Together you and your accomplice lifted the body and carried it into the adjoining office.
Then a quick hunt through the files and the charts of Mrs. Chapman and Miss Sainsbury Seale were cleverly falsified.
You put on a white linen coat, perhaps your wife applied a trace of make-up.
But nothing much was needed. It was Amberiotis' first visit to Morley. He had never met you. And your photograph seldom appears in the papers.
Besides, why should he have suspicions?
A blackmailer does not fear his dentist.
Miss Sainsbury Seale goes down and Alfred shows her out.
The buzzer goes and Amberiotis is taken up.
He finds the dentist washing his hands behind the door in approved fashion.
He is conducted to the chair.
He indicates the painful tooth. You talk the accustomed patter. You explain it will be best to freeze the gum.
The procaine and adrenaline are there. You inject a big enough dose to kill.

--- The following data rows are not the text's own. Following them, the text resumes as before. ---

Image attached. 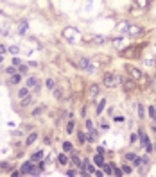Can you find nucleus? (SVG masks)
<instances>
[{
	"mask_svg": "<svg viewBox=\"0 0 156 177\" xmlns=\"http://www.w3.org/2000/svg\"><path fill=\"white\" fill-rule=\"evenodd\" d=\"M74 129H76V122H74V120L66 122V132H68V134H72V132H74Z\"/></svg>",
	"mask_w": 156,
	"mask_h": 177,
	"instance_id": "obj_21",
	"label": "nucleus"
},
{
	"mask_svg": "<svg viewBox=\"0 0 156 177\" xmlns=\"http://www.w3.org/2000/svg\"><path fill=\"white\" fill-rule=\"evenodd\" d=\"M43 159V150H36V152H32L31 154V161H42Z\"/></svg>",
	"mask_w": 156,
	"mask_h": 177,
	"instance_id": "obj_9",
	"label": "nucleus"
},
{
	"mask_svg": "<svg viewBox=\"0 0 156 177\" xmlns=\"http://www.w3.org/2000/svg\"><path fill=\"white\" fill-rule=\"evenodd\" d=\"M135 2V5H137V7H147V0H133Z\"/></svg>",
	"mask_w": 156,
	"mask_h": 177,
	"instance_id": "obj_25",
	"label": "nucleus"
},
{
	"mask_svg": "<svg viewBox=\"0 0 156 177\" xmlns=\"http://www.w3.org/2000/svg\"><path fill=\"white\" fill-rule=\"evenodd\" d=\"M13 65H15V66H20V65H22V61H20L18 57H13Z\"/></svg>",
	"mask_w": 156,
	"mask_h": 177,
	"instance_id": "obj_39",
	"label": "nucleus"
},
{
	"mask_svg": "<svg viewBox=\"0 0 156 177\" xmlns=\"http://www.w3.org/2000/svg\"><path fill=\"white\" fill-rule=\"evenodd\" d=\"M113 45L117 47V49H120V47L124 45V38H115V39H113Z\"/></svg>",
	"mask_w": 156,
	"mask_h": 177,
	"instance_id": "obj_28",
	"label": "nucleus"
},
{
	"mask_svg": "<svg viewBox=\"0 0 156 177\" xmlns=\"http://www.w3.org/2000/svg\"><path fill=\"white\" fill-rule=\"evenodd\" d=\"M135 158H137V154H135V152H127V154H124V159H126V161H135Z\"/></svg>",
	"mask_w": 156,
	"mask_h": 177,
	"instance_id": "obj_30",
	"label": "nucleus"
},
{
	"mask_svg": "<svg viewBox=\"0 0 156 177\" xmlns=\"http://www.w3.org/2000/svg\"><path fill=\"white\" fill-rule=\"evenodd\" d=\"M102 83H104V86H106V88H113V86H117V75H115V73H111V72H108V73H104Z\"/></svg>",
	"mask_w": 156,
	"mask_h": 177,
	"instance_id": "obj_2",
	"label": "nucleus"
},
{
	"mask_svg": "<svg viewBox=\"0 0 156 177\" xmlns=\"http://www.w3.org/2000/svg\"><path fill=\"white\" fill-rule=\"evenodd\" d=\"M111 166H113V174H115V175H117V177H120L122 174H124V172H122V168H119V166H115V165H113V163H111Z\"/></svg>",
	"mask_w": 156,
	"mask_h": 177,
	"instance_id": "obj_31",
	"label": "nucleus"
},
{
	"mask_svg": "<svg viewBox=\"0 0 156 177\" xmlns=\"http://www.w3.org/2000/svg\"><path fill=\"white\" fill-rule=\"evenodd\" d=\"M27 95H31V88H27V86H25V88H22V90L18 91V97H20V98L27 97Z\"/></svg>",
	"mask_w": 156,
	"mask_h": 177,
	"instance_id": "obj_18",
	"label": "nucleus"
},
{
	"mask_svg": "<svg viewBox=\"0 0 156 177\" xmlns=\"http://www.w3.org/2000/svg\"><path fill=\"white\" fill-rule=\"evenodd\" d=\"M31 102H32V97H31V95H27V97H23L22 100H20V106H22V107L31 106Z\"/></svg>",
	"mask_w": 156,
	"mask_h": 177,
	"instance_id": "obj_16",
	"label": "nucleus"
},
{
	"mask_svg": "<svg viewBox=\"0 0 156 177\" xmlns=\"http://www.w3.org/2000/svg\"><path fill=\"white\" fill-rule=\"evenodd\" d=\"M2 61H4V56H2V54H0V65H2Z\"/></svg>",
	"mask_w": 156,
	"mask_h": 177,
	"instance_id": "obj_45",
	"label": "nucleus"
},
{
	"mask_svg": "<svg viewBox=\"0 0 156 177\" xmlns=\"http://www.w3.org/2000/svg\"><path fill=\"white\" fill-rule=\"evenodd\" d=\"M58 163L65 166L66 163H68V156H66V154H59V156H58Z\"/></svg>",
	"mask_w": 156,
	"mask_h": 177,
	"instance_id": "obj_17",
	"label": "nucleus"
},
{
	"mask_svg": "<svg viewBox=\"0 0 156 177\" xmlns=\"http://www.w3.org/2000/svg\"><path fill=\"white\" fill-rule=\"evenodd\" d=\"M0 34H2V36H9V25L7 23H4L0 27Z\"/></svg>",
	"mask_w": 156,
	"mask_h": 177,
	"instance_id": "obj_24",
	"label": "nucleus"
},
{
	"mask_svg": "<svg viewBox=\"0 0 156 177\" xmlns=\"http://www.w3.org/2000/svg\"><path fill=\"white\" fill-rule=\"evenodd\" d=\"M120 168H122V172H124V174H131V166L129 165H122Z\"/></svg>",
	"mask_w": 156,
	"mask_h": 177,
	"instance_id": "obj_35",
	"label": "nucleus"
},
{
	"mask_svg": "<svg viewBox=\"0 0 156 177\" xmlns=\"http://www.w3.org/2000/svg\"><path fill=\"white\" fill-rule=\"evenodd\" d=\"M126 72L131 75L133 81H140V79H142V72L138 70L137 66H133V65H126Z\"/></svg>",
	"mask_w": 156,
	"mask_h": 177,
	"instance_id": "obj_3",
	"label": "nucleus"
},
{
	"mask_svg": "<svg viewBox=\"0 0 156 177\" xmlns=\"http://www.w3.org/2000/svg\"><path fill=\"white\" fill-rule=\"evenodd\" d=\"M137 140H138V136L137 134H131V140H129L131 143H137Z\"/></svg>",
	"mask_w": 156,
	"mask_h": 177,
	"instance_id": "obj_42",
	"label": "nucleus"
},
{
	"mask_svg": "<svg viewBox=\"0 0 156 177\" xmlns=\"http://www.w3.org/2000/svg\"><path fill=\"white\" fill-rule=\"evenodd\" d=\"M66 175H77V172H76V170H68V172H66Z\"/></svg>",
	"mask_w": 156,
	"mask_h": 177,
	"instance_id": "obj_43",
	"label": "nucleus"
},
{
	"mask_svg": "<svg viewBox=\"0 0 156 177\" xmlns=\"http://www.w3.org/2000/svg\"><path fill=\"white\" fill-rule=\"evenodd\" d=\"M9 83L11 84H20V83H22V75H20V72L18 73H13L11 79H9Z\"/></svg>",
	"mask_w": 156,
	"mask_h": 177,
	"instance_id": "obj_12",
	"label": "nucleus"
},
{
	"mask_svg": "<svg viewBox=\"0 0 156 177\" xmlns=\"http://www.w3.org/2000/svg\"><path fill=\"white\" fill-rule=\"evenodd\" d=\"M147 111H149V116H151V118H154V120H156V107H154V106H151V107H149Z\"/></svg>",
	"mask_w": 156,
	"mask_h": 177,
	"instance_id": "obj_32",
	"label": "nucleus"
},
{
	"mask_svg": "<svg viewBox=\"0 0 156 177\" xmlns=\"http://www.w3.org/2000/svg\"><path fill=\"white\" fill-rule=\"evenodd\" d=\"M93 41H95V43H102L104 38H102V36H95V38H93Z\"/></svg>",
	"mask_w": 156,
	"mask_h": 177,
	"instance_id": "obj_38",
	"label": "nucleus"
},
{
	"mask_svg": "<svg viewBox=\"0 0 156 177\" xmlns=\"http://www.w3.org/2000/svg\"><path fill=\"white\" fill-rule=\"evenodd\" d=\"M93 163H95V166H99V168L102 166V165H104V158H102V154H99V152H97V154H95V158H93Z\"/></svg>",
	"mask_w": 156,
	"mask_h": 177,
	"instance_id": "obj_10",
	"label": "nucleus"
},
{
	"mask_svg": "<svg viewBox=\"0 0 156 177\" xmlns=\"http://www.w3.org/2000/svg\"><path fill=\"white\" fill-rule=\"evenodd\" d=\"M70 161H72L76 166H79V168H81V163H83V161L79 159V156H77V154H72V156H70Z\"/></svg>",
	"mask_w": 156,
	"mask_h": 177,
	"instance_id": "obj_19",
	"label": "nucleus"
},
{
	"mask_svg": "<svg viewBox=\"0 0 156 177\" xmlns=\"http://www.w3.org/2000/svg\"><path fill=\"white\" fill-rule=\"evenodd\" d=\"M25 86L31 88V90H34V91H38V90H40V81H38L36 77H27Z\"/></svg>",
	"mask_w": 156,
	"mask_h": 177,
	"instance_id": "obj_5",
	"label": "nucleus"
},
{
	"mask_svg": "<svg viewBox=\"0 0 156 177\" xmlns=\"http://www.w3.org/2000/svg\"><path fill=\"white\" fill-rule=\"evenodd\" d=\"M27 66H29V65H23V63H22V65L18 66V72H20V73H25V72H27Z\"/></svg>",
	"mask_w": 156,
	"mask_h": 177,
	"instance_id": "obj_36",
	"label": "nucleus"
},
{
	"mask_svg": "<svg viewBox=\"0 0 156 177\" xmlns=\"http://www.w3.org/2000/svg\"><path fill=\"white\" fill-rule=\"evenodd\" d=\"M77 138H79L81 143H84V141H90V134H86V132H83V131H79V132H77Z\"/></svg>",
	"mask_w": 156,
	"mask_h": 177,
	"instance_id": "obj_13",
	"label": "nucleus"
},
{
	"mask_svg": "<svg viewBox=\"0 0 156 177\" xmlns=\"http://www.w3.org/2000/svg\"><path fill=\"white\" fill-rule=\"evenodd\" d=\"M79 68H81L83 72H88V73H93V72H95V66H93V63H92L88 57H81V59H79Z\"/></svg>",
	"mask_w": 156,
	"mask_h": 177,
	"instance_id": "obj_1",
	"label": "nucleus"
},
{
	"mask_svg": "<svg viewBox=\"0 0 156 177\" xmlns=\"http://www.w3.org/2000/svg\"><path fill=\"white\" fill-rule=\"evenodd\" d=\"M7 50H9L11 54H18V52H20V49H18L16 45H11V47H7Z\"/></svg>",
	"mask_w": 156,
	"mask_h": 177,
	"instance_id": "obj_34",
	"label": "nucleus"
},
{
	"mask_svg": "<svg viewBox=\"0 0 156 177\" xmlns=\"http://www.w3.org/2000/svg\"><path fill=\"white\" fill-rule=\"evenodd\" d=\"M63 150L65 152H72L74 150V145L70 143V141H65V143H63Z\"/></svg>",
	"mask_w": 156,
	"mask_h": 177,
	"instance_id": "obj_26",
	"label": "nucleus"
},
{
	"mask_svg": "<svg viewBox=\"0 0 156 177\" xmlns=\"http://www.w3.org/2000/svg\"><path fill=\"white\" fill-rule=\"evenodd\" d=\"M45 111V106H38V107H34V111H32V116H40Z\"/></svg>",
	"mask_w": 156,
	"mask_h": 177,
	"instance_id": "obj_22",
	"label": "nucleus"
},
{
	"mask_svg": "<svg viewBox=\"0 0 156 177\" xmlns=\"http://www.w3.org/2000/svg\"><path fill=\"white\" fill-rule=\"evenodd\" d=\"M52 93H54V97H56V98H63V90H61L59 86H56V88H54V90H52Z\"/></svg>",
	"mask_w": 156,
	"mask_h": 177,
	"instance_id": "obj_20",
	"label": "nucleus"
},
{
	"mask_svg": "<svg viewBox=\"0 0 156 177\" xmlns=\"http://www.w3.org/2000/svg\"><path fill=\"white\" fill-rule=\"evenodd\" d=\"M36 138H38V134L36 132H31L29 136H27V140H25V145H32L36 141Z\"/></svg>",
	"mask_w": 156,
	"mask_h": 177,
	"instance_id": "obj_14",
	"label": "nucleus"
},
{
	"mask_svg": "<svg viewBox=\"0 0 156 177\" xmlns=\"http://www.w3.org/2000/svg\"><path fill=\"white\" fill-rule=\"evenodd\" d=\"M45 86L49 88V90H54V88H56V83H54V79H47L45 81Z\"/></svg>",
	"mask_w": 156,
	"mask_h": 177,
	"instance_id": "obj_29",
	"label": "nucleus"
},
{
	"mask_svg": "<svg viewBox=\"0 0 156 177\" xmlns=\"http://www.w3.org/2000/svg\"><path fill=\"white\" fill-rule=\"evenodd\" d=\"M99 93H100V86L99 84H92L90 86V97H97Z\"/></svg>",
	"mask_w": 156,
	"mask_h": 177,
	"instance_id": "obj_11",
	"label": "nucleus"
},
{
	"mask_svg": "<svg viewBox=\"0 0 156 177\" xmlns=\"http://www.w3.org/2000/svg\"><path fill=\"white\" fill-rule=\"evenodd\" d=\"M27 31H29V23H27V22H20V25H18V34H20V36H23Z\"/></svg>",
	"mask_w": 156,
	"mask_h": 177,
	"instance_id": "obj_7",
	"label": "nucleus"
},
{
	"mask_svg": "<svg viewBox=\"0 0 156 177\" xmlns=\"http://www.w3.org/2000/svg\"><path fill=\"white\" fill-rule=\"evenodd\" d=\"M142 32V27H137V25H131L129 23V29H127V34H131V36H137V34Z\"/></svg>",
	"mask_w": 156,
	"mask_h": 177,
	"instance_id": "obj_8",
	"label": "nucleus"
},
{
	"mask_svg": "<svg viewBox=\"0 0 156 177\" xmlns=\"http://www.w3.org/2000/svg\"><path fill=\"white\" fill-rule=\"evenodd\" d=\"M100 168H104L102 172H104L106 175H110V174H113V166H111V163H104V165L100 166Z\"/></svg>",
	"mask_w": 156,
	"mask_h": 177,
	"instance_id": "obj_15",
	"label": "nucleus"
},
{
	"mask_svg": "<svg viewBox=\"0 0 156 177\" xmlns=\"http://www.w3.org/2000/svg\"><path fill=\"white\" fill-rule=\"evenodd\" d=\"M5 52H7V47H5V45H0V54H2V56H4Z\"/></svg>",
	"mask_w": 156,
	"mask_h": 177,
	"instance_id": "obj_40",
	"label": "nucleus"
},
{
	"mask_svg": "<svg viewBox=\"0 0 156 177\" xmlns=\"http://www.w3.org/2000/svg\"><path fill=\"white\" fill-rule=\"evenodd\" d=\"M104 107H106V100L102 98V100L99 102V106H97V111H95V113H97V114H100V113L104 111Z\"/></svg>",
	"mask_w": 156,
	"mask_h": 177,
	"instance_id": "obj_23",
	"label": "nucleus"
},
{
	"mask_svg": "<svg viewBox=\"0 0 156 177\" xmlns=\"http://www.w3.org/2000/svg\"><path fill=\"white\" fill-rule=\"evenodd\" d=\"M138 116L140 118L145 116V109H144V106H142V104H138Z\"/></svg>",
	"mask_w": 156,
	"mask_h": 177,
	"instance_id": "obj_33",
	"label": "nucleus"
},
{
	"mask_svg": "<svg viewBox=\"0 0 156 177\" xmlns=\"http://www.w3.org/2000/svg\"><path fill=\"white\" fill-rule=\"evenodd\" d=\"M5 73H7V75H13V73H18V68H15V65H11L9 68H5Z\"/></svg>",
	"mask_w": 156,
	"mask_h": 177,
	"instance_id": "obj_27",
	"label": "nucleus"
},
{
	"mask_svg": "<svg viewBox=\"0 0 156 177\" xmlns=\"http://www.w3.org/2000/svg\"><path fill=\"white\" fill-rule=\"evenodd\" d=\"M0 166H2V170H4V172H9V170H11V165H9V163H2Z\"/></svg>",
	"mask_w": 156,
	"mask_h": 177,
	"instance_id": "obj_37",
	"label": "nucleus"
},
{
	"mask_svg": "<svg viewBox=\"0 0 156 177\" xmlns=\"http://www.w3.org/2000/svg\"><path fill=\"white\" fill-rule=\"evenodd\" d=\"M138 138H140V141H142V145H144V147H149V145H151V143H149V136H147L144 131H142V129L138 131Z\"/></svg>",
	"mask_w": 156,
	"mask_h": 177,
	"instance_id": "obj_6",
	"label": "nucleus"
},
{
	"mask_svg": "<svg viewBox=\"0 0 156 177\" xmlns=\"http://www.w3.org/2000/svg\"><path fill=\"white\" fill-rule=\"evenodd\" d=\"M153 131L156 132V122H154V124H153Z\"/></svg>",
	"mask_w": 156,
	"mask_h": 177,
	"instance_id": "obj_44",
	"label": "nucleus"
},
{
	"mask_svg": "<svg viewBox=\"0 0 156 177\" xmlns=\"http://www.w3.org/2000/svg\"><path fill=\"white\" fill-rule=\"evenodd\" d=\"M135 165L140 166V165H142V158H138V156H137V158H135Z\"/></svg>",
	"mask_w": 156,
	"mask_h": 177,
	"instance_id": "obj_41",
	"label": "nucleus"
},
{
	"mask_svg": "<svg viewBox=\"0 0 156 177\" xmlns=\"http://www.w3.org/2000/svg\"><path fill=\"white\" fill-rule=\"evenodd\" d=\"M32 170H34V161H25V163H22V166H20L22 175H31Z\"/></svg>",
	"mask_w": 156,
	"mask_h": 177,
	"instance_id": "obj_4",
	"label": "nucleus"
}]
</instances>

And incidentally he will not feel any lack of skill in your dentistry!
"Completely unsuspicious, Amberiotis leaves.
You bring out Morley's body and arrange it on the floor, dragging it slightly on the carpet now that you have to manage it single-handed.
You wipe the pistol and put it in his hand – wipe the door handle so that your prints shall not be the last.
The instruments you used have all been passed into the sterilizer.
You leave the room, go down the stairs and slip out of the front door at a suitable moment.